──────── Extract provided ────────

T&R Biofab selected for 13 billion won national project to develop AI bioink platform
Hardware
Originally reported by biotimes.co.kr
T&R Biofab, a South Korean regenerative medicine company specializing in 3D bioprinting, has been selected for a national R&D project led by the Ministry of Science and ICT. The project, titled "AI Bioink Platform Development," has a total budget of 13 billion won (~$9.7 million), with 9.5 billion won in government funding. T&R Biofab will participate as a joint research organization alongside POSTECH (Pohang University of Science and Technology), which serves as the lead institution. The project runs through December 2030, focusing on creating an integrated platform that combines AI, tissue engineering, and bioprinting to design and validate organ-specific bioinks.
This announcement is significant for the bioprinting field because it addresses one of the most persistent bottlenecks: batch-to-batch variability and lack of standardized, organ-specific bioinks. T&R Biofab’s role involves establishing extraction processes for skin- and blood-vessel-specific decellularized extracellular matrix (ECM) and scaling up bioink production. By integrating AI-driven feedback loops, the platform aims to reduce development time and improve reproducibility—moving beyond the experience-based trial-and-error methods that have limited clinical translation. The project also echoes a broader trend in South Korea, where government-backed consortia are accelerating the convergence of AI and biomanufacturing to secure leadership in next-generation medical devices.

──────── Listed records ────────

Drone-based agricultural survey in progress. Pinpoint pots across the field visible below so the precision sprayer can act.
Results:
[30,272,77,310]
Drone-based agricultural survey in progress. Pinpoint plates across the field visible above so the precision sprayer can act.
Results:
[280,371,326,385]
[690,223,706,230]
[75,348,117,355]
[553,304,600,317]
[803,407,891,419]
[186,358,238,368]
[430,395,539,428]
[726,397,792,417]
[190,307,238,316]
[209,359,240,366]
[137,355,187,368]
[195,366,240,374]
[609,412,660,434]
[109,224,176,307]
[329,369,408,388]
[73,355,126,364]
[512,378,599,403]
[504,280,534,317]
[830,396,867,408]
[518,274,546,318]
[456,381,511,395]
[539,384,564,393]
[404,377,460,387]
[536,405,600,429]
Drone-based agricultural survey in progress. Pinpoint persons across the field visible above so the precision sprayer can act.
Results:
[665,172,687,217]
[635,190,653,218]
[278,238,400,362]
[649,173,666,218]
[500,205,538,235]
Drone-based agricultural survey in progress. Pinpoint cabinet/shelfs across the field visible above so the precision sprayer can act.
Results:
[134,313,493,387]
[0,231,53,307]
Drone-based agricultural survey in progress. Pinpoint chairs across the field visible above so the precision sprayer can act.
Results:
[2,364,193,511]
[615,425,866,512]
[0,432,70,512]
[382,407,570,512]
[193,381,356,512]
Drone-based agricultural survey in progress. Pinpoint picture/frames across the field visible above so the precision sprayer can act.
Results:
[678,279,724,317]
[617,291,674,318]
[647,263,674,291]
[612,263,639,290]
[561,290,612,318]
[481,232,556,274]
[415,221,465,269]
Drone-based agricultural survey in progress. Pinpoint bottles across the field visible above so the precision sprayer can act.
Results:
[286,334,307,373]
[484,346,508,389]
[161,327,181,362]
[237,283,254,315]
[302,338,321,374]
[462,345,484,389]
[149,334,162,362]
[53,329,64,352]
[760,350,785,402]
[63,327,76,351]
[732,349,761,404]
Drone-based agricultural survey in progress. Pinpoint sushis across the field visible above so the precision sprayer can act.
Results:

────────

__Requirement 1__:
Answer these questions from the article on T&R Biofab's AI bioink project:
(a) What is the total budget of the project?
(b) Which institution leads the project?
(c) For which two tissues will T&R Biofab establish extraction processes for decellularized extracellular matrix?
__Requirement 2__: Translate this sentence from the article on T&R Biofab's AI bioink project into Spanish: "The project runs through December 2030, focusing on creating an integrated platform that combines AI, tissue engineering, and bioprinting to design and validate organ-specific bioinks."
__Requirement 3__: Write the next part of the article on T&R Biofab's AI bioink project, starting after its final sentence.

__Task result 1__:
(a) 13 billion won (~$9.7 million).
(b) POSTECH (Pohang University of Science and Technology).
(c) Skin and blood vessels.

__Task result 2__: El proyecto se extiende hasta diciembre de 2030 y se centra en crear una plataforma integrada que combina la IA, la ingeniería de tejidos y la bioimpresión para diseñar y validar biotintas específicas para cada órgano.

__Task result 3__:
What matters now is execution. T&R Biofab already has commercial footing with ECM-based wound dressings and hemostatic agents, plus a U.S. patent for 3D-printed cranial implants. This project requires them to prove AI can materially reduce bioink variability at scale, not just in a lab setting. With 5 years and 13 billion won, the company must deliver a platform that is not only scientifically robust but also translatable into certified production—especially if it intends to supply organoid or pharmaceutical evaluation markets. The ecosystem will watch whether the AI-bioprinting feedback loop can move from concept to qualified output within the project’s timeline.